La combinazione di una domanda globale meno dinamica e dell’aumento della produzione Opec+ ha esercitato pressioni al ribasso sui prezzi del petrolio. Il Brent scenderebbe in media a 66,1 dollari al barile nel 2025 (–18% rispetto al 2024) e a 61,5 dollari nel 2026, contribuendo a contenere l’inflazione globale.

Italia, crescita moderata, trainata dalla domanda interna

In questo contesto internazionale, l’economia italiana mostra segnali di moderata tenuta. Nel terzo trimestre del 2025 il Pil è cresciuto lievemente su base congiunturale, sostenuto dai consumi, dagli investimenti e dalla domanda estera netta, a fronte di un contributo negativo delle scorte. Dal lato dell’offerta persistono le difficoltà dell’industria, mentre i servizi restano in lieve espansione.

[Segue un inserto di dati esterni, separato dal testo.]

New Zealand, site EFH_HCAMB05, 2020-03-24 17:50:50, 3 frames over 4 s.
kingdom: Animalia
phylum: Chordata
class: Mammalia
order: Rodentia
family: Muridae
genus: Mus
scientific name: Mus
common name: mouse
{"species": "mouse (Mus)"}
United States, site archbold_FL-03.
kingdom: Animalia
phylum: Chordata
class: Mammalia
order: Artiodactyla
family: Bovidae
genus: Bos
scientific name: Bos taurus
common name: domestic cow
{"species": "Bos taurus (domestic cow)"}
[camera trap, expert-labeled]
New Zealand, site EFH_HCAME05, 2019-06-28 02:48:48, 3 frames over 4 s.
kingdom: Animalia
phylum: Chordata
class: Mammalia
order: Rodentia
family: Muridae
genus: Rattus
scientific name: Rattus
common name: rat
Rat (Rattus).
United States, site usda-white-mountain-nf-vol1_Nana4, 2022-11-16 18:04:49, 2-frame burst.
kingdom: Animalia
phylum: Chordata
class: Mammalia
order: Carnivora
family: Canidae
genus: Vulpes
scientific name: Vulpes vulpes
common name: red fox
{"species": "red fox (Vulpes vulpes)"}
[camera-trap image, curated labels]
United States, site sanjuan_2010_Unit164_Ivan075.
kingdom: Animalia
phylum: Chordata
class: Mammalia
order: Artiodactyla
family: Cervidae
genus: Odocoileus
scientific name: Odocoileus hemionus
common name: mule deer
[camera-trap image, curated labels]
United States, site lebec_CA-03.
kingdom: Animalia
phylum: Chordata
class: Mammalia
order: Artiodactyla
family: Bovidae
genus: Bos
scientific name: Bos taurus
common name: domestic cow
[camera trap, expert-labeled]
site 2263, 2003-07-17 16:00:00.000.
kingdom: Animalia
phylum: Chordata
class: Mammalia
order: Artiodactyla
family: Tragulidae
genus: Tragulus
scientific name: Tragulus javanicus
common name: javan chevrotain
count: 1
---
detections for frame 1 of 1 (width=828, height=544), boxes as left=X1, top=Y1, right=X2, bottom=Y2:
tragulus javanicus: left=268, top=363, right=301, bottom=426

Le indagini di fiducia di novembre restituiscono un quadro contrastato: peggiorano le aspettative dei consumatori, soprattutto su disoccupazione e risparmio, mentre tra le imprese si osserva un miglioramento nel manifatturiero, a fronte di un calo nel settore delle costruzioni.

Nello scenario previsivo, l’attenuazione delle tensioni commerciali, il rallentamento dei prezzi delle materie prime e la stabilizzazione della domanda dei principali partner sostengono le prospettive di crescita. Il Pil italiano è atteso aumentare dello 0,5% nel 2025 e dello 0,8% nel 2026, con un contributo positivo della domanda interna – trainata dal recupero delle retribuzioni, dall’occupazione e dagli investimenti legati al completamento dei progetti PNRR – e un apporto ancora negativo, ma in attenuazione, della domanda estera netta.

Il saldo della bilancia commerciale resterebbe positivo in entrambi gli anni, rafforzando la posizione esterna del Paese. In sintesi, in un quadro globale di crescita meno brillante ma più stabile, l’Italia si avvia verso una fase di espansione moderata, fondata su fondamentali interni più solidi e su un contesto inflazionistico sotto controllo.